# EXERCISE:
Rewrite the lines of the material below, switching "foliage" to "leaves" and leaving everything else unchanged. Leave the pictures out of your answer.

# RECORD EXTRACTS:
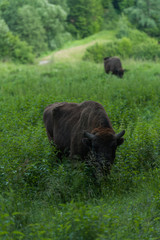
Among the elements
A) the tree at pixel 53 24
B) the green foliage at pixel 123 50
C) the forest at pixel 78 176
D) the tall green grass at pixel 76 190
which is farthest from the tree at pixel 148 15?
the tall green grass at pixel 76 190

# THE COMPLETED TASK:
Among the elements
A) the tree at pixel 53 24
B) the green leaves at pixel 123 50
C) the forest at pixel 78 176
D) the tall green grass at pixel 76 190
which is farthest from the tree at pixel 148 15?
the tall green grass at pixel 76 190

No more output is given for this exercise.